During this time of Pandemic crisis, many companies are declared Bankruptcy and faced disruption to normal business. This Ordinance provides them calmness. Borrowers may see it as a temporary relief. So, during this protection period if any default is committed by the company, there can be no action taken against them under Section – 7, 9, 10 of Insolvency and Bankruptcy Code.

For instance, if there is a default in payment of invoices in the month of April 2020 or May 2020 and the company does not able to pay them and this is a default during this protection period, from 25th March to 24th September, the company is protected under Insolvency Code, if the default is committed during this protection period. 
And if the question raises asking that how long this protection available to the company. For that, if there is a default in payment of invoices in April or May 2020, in this case, one cannot file a petition under insolvency code for a period of 6 months after that, they are eligible to file a petition under Section – 9 of Insolvency Code. The default committed in this period of 6 months or further period as the Government may extend up to 1 year, if there is a default, ‘ You can never find an Insolvency petition’.
The Specific words mentioned in a proviso to Section – 10(a), i.e., “Provided that No application shall ever be filed for initiation of Corporate Insolvency Resolution Process of a corporate debtor for the said default occurring during this protection period”. One can never file an insolvency petition for the default occurring during this six month protection period or even thereafter

The another aspect of Section – 10(a) is, What if the default is committed on 24th of March 2020 or some prior period of 25th March 2020. In this case, one cannot wait for the expiry of the protection period. They can initiate an insolvency petition at any time provided it is within limitation for the default committed on 24th March 2020 or some prior period to 25th March 2020.

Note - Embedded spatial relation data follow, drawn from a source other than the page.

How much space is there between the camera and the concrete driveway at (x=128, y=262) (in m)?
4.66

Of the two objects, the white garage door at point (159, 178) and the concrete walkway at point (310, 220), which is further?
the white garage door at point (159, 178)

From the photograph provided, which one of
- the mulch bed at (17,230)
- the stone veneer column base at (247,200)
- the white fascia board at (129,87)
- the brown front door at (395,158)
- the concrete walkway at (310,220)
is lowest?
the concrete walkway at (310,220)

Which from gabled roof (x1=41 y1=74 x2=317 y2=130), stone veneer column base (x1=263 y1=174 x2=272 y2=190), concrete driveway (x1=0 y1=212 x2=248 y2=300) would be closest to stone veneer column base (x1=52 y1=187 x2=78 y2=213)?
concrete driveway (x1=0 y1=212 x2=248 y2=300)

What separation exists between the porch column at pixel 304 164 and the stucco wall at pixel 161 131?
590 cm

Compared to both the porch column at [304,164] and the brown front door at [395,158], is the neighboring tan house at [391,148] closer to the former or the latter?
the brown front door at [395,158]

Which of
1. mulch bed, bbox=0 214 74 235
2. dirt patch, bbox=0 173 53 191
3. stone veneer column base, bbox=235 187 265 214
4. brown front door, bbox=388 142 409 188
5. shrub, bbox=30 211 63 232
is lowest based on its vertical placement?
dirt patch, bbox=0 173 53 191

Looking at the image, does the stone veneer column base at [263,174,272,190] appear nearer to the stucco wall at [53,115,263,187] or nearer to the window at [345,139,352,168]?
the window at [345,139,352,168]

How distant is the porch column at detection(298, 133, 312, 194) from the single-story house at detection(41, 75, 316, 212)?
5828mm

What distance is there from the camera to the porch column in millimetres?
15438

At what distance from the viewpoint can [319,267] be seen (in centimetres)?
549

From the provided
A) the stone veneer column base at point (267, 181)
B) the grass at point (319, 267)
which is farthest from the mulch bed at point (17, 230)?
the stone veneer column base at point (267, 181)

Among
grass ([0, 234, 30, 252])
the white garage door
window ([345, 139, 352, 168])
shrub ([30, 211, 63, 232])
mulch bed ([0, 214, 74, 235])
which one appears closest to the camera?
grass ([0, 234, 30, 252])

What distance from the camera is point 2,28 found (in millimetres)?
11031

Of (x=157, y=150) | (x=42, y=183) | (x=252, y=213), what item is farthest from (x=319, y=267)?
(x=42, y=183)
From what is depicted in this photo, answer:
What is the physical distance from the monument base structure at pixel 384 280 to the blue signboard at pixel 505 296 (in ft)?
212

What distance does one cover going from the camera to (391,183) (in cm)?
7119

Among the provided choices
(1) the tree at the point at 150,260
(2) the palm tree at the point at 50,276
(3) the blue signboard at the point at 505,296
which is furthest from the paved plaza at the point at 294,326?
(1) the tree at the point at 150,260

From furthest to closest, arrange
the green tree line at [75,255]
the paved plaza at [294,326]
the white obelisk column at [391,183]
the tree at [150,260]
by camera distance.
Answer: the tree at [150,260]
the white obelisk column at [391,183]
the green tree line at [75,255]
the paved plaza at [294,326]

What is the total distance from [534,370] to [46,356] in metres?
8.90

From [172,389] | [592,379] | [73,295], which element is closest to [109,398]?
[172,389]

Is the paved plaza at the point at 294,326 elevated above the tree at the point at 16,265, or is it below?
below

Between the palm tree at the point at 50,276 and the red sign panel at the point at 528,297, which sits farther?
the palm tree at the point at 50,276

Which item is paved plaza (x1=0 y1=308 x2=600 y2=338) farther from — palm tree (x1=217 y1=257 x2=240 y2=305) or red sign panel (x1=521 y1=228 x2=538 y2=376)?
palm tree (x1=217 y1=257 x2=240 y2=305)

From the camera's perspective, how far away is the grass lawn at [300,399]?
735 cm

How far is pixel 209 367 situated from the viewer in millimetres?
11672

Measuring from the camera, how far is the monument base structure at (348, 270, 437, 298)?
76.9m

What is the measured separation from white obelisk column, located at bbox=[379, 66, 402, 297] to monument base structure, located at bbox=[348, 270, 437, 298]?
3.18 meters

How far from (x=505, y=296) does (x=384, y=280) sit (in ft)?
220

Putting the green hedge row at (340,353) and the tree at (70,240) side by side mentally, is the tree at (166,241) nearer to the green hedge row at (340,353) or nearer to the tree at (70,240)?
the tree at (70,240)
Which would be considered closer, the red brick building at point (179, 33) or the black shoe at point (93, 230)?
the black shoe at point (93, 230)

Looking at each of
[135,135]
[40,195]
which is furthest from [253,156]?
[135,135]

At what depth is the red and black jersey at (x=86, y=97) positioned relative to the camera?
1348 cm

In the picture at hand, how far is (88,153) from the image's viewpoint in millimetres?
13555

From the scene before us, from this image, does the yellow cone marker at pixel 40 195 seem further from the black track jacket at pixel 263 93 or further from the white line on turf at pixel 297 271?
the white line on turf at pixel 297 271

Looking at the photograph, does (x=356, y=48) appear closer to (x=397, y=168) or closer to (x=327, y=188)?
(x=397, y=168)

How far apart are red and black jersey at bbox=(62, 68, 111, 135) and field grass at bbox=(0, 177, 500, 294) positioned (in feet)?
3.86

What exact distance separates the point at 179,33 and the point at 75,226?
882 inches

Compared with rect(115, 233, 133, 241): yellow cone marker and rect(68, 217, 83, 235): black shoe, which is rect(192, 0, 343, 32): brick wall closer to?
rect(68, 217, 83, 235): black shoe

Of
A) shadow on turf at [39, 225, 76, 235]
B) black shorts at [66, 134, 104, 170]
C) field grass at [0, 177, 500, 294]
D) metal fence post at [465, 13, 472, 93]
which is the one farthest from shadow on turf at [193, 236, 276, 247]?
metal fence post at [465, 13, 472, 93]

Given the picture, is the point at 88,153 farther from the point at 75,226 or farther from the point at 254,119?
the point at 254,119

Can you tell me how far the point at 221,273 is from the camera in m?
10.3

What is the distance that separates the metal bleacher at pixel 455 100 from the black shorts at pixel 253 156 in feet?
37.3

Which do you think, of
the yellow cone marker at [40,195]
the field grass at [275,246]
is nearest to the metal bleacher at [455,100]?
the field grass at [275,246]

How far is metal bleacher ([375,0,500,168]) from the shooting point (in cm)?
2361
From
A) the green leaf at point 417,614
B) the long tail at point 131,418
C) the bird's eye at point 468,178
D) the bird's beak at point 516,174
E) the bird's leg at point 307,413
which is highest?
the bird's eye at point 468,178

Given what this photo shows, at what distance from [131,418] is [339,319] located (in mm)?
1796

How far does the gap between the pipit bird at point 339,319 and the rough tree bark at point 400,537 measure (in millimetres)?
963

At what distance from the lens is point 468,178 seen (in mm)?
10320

The Second most important amendment, which has been introduced by the Insolvency Ordinance and this is an amendment to Section – 66. This amendment gives relief to the directors and partners of the corporate debtors during this protection period. This Ordinance protects a director of a company and the partners from proceedings that are being initiated against them for a wrongful trading.
Section – 66 of Insolvency and Bankruptcy Code deals with the fraudulent trading and wrongful trading. If a person knowingly parties to the carrying on of business with a dishonest intend to defraud Creditors, to make contributions to the assets of the corporate debtor as per the order of the Adjudicating authority. In this provision, the directors of the company and the partners of the LLPs are made liable for such debts where the company had been fraudulently trading or wrongful trading, they will be made liable for such debts. This section has been slightly amended by the Insolvency Ordinance. This Ordinance does not talk about any aspects of the fraudulent trading, it is about wrongful trading.

So, if the company is in bad shape but they wanted to continue the business even in the financial trouble, it is like when a company pays the employees before paying the bank and continues the business, and then in such a case the Government has protected them from their personal liabilities for this default period that is during this protection period of six months. So, now when you continue the business even in the turbulent times, the directors and the partners are not made personally liable.

The changes in the Insolvency and Bankruptcy Code deals with the developments of the business. Insolvency Ordinance has bought a few changes in the law with the IBC. The President of India promulgated the Insolvency and Bankruptcy Ordinance on June 5th of 2020. It gives relief to the company who are unable to pay debts or companies with default during this pandemic crisis, the protection period planned by the Government has helped them a lot. Many companies has declared bankruptcy and facing disruption in the business. This amendment gives relief to those companies which are suffering. This Ordinance and amendments strongly leads to a development in the Insolvency and Bankruptcy Code.